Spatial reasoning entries
------------------------------------

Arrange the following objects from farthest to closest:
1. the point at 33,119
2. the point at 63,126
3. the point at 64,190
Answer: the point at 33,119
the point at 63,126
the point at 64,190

------------------------------------

### Required work
Write out every one of the entries above, word for word.

### Solution to this exercise
Arrange the following objects from farthest to closest:
1. the point at 33,119
2. the point at 63,126
3. the point at 64,190
Answer: the point at 33,119
the point at 63,126
the point at 64,190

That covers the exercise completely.